EXERCISE AIM:
Give again, word for word, only the lines from the one containing "How far from" through the final line.

EXTRACTED ENTRIES:
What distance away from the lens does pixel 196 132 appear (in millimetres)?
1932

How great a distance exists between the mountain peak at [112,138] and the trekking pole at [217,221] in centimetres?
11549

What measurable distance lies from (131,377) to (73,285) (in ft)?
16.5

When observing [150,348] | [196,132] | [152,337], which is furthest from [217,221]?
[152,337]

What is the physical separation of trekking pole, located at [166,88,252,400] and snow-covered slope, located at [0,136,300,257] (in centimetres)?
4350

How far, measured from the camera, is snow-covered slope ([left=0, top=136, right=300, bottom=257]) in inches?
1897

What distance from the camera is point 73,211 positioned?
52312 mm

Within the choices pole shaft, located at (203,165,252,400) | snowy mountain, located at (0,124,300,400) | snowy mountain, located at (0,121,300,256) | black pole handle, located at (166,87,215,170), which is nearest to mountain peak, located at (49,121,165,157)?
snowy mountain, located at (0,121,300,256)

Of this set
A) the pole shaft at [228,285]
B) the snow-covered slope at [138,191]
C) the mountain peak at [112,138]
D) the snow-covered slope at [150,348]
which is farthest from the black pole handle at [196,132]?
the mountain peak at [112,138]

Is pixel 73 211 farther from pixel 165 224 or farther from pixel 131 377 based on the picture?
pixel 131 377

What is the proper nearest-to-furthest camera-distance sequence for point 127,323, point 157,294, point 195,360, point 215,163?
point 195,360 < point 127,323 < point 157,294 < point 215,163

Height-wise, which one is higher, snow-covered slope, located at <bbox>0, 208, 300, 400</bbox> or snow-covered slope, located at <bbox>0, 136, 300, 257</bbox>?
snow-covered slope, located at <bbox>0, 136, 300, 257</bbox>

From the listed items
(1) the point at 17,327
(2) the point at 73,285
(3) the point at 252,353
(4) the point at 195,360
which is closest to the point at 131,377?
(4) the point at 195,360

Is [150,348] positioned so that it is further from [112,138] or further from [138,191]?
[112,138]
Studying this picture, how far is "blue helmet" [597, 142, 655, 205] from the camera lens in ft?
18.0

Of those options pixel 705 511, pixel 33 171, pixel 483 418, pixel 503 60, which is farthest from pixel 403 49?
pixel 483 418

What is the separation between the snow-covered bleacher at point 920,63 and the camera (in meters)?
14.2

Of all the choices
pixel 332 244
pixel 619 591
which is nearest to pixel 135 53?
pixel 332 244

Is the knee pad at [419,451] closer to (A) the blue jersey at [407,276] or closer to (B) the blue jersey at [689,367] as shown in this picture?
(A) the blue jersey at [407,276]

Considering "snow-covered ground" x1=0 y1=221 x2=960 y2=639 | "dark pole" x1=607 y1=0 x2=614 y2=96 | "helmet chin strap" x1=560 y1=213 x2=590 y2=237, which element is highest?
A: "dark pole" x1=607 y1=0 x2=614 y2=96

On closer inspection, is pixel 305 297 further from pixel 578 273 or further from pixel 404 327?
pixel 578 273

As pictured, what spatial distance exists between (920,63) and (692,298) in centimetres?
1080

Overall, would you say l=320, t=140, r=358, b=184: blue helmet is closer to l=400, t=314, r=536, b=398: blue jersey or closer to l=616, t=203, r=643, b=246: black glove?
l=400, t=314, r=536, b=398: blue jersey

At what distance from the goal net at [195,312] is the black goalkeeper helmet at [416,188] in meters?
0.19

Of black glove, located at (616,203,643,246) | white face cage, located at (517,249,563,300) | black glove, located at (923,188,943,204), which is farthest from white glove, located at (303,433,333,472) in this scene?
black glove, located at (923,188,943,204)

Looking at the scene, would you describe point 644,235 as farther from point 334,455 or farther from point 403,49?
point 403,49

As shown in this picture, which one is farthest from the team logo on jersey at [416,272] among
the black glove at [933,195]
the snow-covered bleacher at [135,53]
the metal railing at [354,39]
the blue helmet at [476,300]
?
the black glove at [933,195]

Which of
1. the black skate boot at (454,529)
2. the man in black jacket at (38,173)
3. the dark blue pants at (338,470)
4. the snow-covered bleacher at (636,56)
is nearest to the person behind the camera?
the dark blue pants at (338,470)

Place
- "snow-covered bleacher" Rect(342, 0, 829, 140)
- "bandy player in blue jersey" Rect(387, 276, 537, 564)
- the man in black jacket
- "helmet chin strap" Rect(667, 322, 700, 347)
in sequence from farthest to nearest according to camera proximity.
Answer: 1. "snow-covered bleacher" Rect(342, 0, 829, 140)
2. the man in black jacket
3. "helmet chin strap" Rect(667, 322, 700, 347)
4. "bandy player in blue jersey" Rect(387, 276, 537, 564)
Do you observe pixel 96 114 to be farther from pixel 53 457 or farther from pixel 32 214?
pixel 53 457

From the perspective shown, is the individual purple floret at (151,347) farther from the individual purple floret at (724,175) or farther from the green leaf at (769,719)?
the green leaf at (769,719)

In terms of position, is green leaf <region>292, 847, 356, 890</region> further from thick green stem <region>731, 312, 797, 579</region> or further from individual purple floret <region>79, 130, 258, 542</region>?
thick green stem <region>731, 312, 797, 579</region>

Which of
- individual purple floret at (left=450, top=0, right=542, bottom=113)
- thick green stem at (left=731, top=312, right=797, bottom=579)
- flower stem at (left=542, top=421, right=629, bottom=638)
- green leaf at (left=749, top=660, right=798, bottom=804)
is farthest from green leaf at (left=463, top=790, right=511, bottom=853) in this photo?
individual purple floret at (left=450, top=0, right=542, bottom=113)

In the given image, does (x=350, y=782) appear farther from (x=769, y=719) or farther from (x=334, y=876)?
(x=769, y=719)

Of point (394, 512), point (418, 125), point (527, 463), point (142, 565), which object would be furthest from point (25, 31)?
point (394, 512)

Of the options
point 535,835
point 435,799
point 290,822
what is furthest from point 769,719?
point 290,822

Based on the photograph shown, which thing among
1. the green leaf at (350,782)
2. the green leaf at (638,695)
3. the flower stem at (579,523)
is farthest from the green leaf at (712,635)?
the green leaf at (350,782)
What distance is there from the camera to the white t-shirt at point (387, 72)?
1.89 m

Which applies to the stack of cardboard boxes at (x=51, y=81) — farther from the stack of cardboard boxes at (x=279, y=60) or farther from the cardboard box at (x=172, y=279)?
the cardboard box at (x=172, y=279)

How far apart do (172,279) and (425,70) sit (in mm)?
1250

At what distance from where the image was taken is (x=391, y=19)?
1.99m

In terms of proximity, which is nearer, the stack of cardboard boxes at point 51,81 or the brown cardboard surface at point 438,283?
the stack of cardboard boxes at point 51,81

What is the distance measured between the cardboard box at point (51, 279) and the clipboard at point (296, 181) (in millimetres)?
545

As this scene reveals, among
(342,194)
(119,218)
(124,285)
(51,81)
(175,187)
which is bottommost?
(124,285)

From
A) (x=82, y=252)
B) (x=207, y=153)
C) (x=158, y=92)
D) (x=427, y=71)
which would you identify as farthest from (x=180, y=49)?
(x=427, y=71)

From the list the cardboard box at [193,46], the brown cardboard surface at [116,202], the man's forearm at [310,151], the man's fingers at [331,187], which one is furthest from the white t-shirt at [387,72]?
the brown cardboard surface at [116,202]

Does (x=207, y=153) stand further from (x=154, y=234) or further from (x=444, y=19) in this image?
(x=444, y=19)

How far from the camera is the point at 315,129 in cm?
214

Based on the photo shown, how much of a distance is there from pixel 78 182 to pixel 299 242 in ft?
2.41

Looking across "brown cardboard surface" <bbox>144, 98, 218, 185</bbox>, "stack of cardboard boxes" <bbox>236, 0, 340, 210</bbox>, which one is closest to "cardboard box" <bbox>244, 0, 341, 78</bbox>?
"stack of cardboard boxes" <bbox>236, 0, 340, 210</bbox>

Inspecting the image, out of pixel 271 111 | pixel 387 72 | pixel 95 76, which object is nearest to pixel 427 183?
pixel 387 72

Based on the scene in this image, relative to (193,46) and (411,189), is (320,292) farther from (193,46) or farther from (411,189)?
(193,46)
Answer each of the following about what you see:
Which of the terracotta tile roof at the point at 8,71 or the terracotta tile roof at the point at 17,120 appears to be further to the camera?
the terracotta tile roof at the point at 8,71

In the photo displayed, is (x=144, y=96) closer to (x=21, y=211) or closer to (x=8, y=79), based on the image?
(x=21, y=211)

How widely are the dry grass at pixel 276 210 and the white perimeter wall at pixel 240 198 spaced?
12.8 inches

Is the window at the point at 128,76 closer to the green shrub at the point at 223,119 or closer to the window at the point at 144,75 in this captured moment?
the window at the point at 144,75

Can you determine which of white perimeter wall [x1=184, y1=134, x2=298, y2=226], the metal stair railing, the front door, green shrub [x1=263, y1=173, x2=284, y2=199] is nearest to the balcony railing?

FULL RESPONSE:
How far from the camera is the point at 315,129 in cm?
214

Based on the photo shown, how much of a distance is there from pixel 78 182 to pixel 299 242 in ft?
2.41

Looking across "brown cardboard surface" <bbox>144, 98, 218, 185</bbox>, "stack of cardboard boxes" <bbox>236, 0, 340, 210</bbox>, which one is closest to "cardboard box" <bbox>244, 0, 341, 78</bbox>?
"stack of cardboard boxes" <bbox>236, 0, 340, 210</bbox>

Inspecting the image, out of pixel 271 111 | pixel 387 72 | pixel 95 76, which object is nearest to pixel 427 183?
pixel 387 72

Based on the scene in this image, relative to (193,46) and (411,189), is (320,292) farther from (193,46) or farther from (411,189)?
(193,46)
Answer each of the following about what you see:
Which of the terracotta tile roof at the point at 8,71 or the terracotta tile roof at the point at 17,120 appears to be further to the camera?
the terracotta tile roof at the point at 8,71

In the photo displayed, is (x=144, y=96) closer to (x=21, y=211) or closer to (x=8, y=79), based on the image?
(x=21, y=211)

How widely are the dry grass at pixel 276 210 and the white perimeter wall at pixel 240 198 spaced?
12.8 inches

Is the window at the point at 128,76 closer to the green shrub at the point at 223,119 or closer to the window at the point at 144,75 in this captured moment?
the window at the point at 144,75

Can you determine which of white perimeter wall [x1=184, y1=134, x2=298, y2=226], the metal stair railing, the front door, green shrub [x1=263, y1=173, x2=284, y2=199] is nearest to the balcony railing?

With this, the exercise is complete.